Kinsman frowned in the darkness. "Okay. Thanks for playing dumb."
"Not at all, Captain. Hope it isn't trouble."
"Yeah." Kinsman hung up. For a half-minute he sat on the edge of the king-size bed. Murdock's making the rounds of the motels at two in the morning, Hatch is coming to the base, and the clerk hopes it isn't trouble. Funny.
He stood up, stretched his lanky frame, and glanced at the blonde wrapped obliviously in the bed's tangled sheets. With a wistful shake of his head Kinsman padded to the bathroom.
He shut the door softly and flipped the light switch, wincing. He turned on the coffee machine that hung on the wall above the light switch.

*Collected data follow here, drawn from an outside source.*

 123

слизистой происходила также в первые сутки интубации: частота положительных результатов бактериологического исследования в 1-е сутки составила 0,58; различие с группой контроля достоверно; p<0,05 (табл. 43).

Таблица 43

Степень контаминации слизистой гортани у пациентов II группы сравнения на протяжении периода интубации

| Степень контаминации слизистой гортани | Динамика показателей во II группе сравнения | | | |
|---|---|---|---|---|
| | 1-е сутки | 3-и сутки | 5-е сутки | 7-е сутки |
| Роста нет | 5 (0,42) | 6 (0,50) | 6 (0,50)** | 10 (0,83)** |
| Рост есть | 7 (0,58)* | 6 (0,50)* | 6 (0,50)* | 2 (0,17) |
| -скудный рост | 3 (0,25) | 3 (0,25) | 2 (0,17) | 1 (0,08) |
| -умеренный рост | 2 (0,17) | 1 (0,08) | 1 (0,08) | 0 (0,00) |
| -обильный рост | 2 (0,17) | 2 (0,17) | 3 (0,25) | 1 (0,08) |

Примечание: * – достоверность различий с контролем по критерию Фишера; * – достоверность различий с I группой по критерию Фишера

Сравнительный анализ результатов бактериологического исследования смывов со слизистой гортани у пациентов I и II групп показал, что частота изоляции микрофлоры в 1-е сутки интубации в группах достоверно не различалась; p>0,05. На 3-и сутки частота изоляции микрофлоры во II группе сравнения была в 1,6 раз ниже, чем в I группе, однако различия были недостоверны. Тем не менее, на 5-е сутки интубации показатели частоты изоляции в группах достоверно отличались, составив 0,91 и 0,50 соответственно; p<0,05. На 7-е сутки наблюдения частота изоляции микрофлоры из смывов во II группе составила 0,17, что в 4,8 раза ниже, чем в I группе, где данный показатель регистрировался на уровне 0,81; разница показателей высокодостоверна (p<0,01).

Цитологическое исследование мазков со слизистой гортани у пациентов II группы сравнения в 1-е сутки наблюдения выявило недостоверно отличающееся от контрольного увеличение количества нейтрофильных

It's lousy but it's coffee. Almost. As the machine started gurgling he rummaged in his travel kit for his electric razor. The face that met him in the mirror was lean and long-jawed and just the slightest bit bloodshot. He kept his hair at a length that made Murdock uncomfortable: slightly longer than regulations allowed, not long enough to call for a reprimand.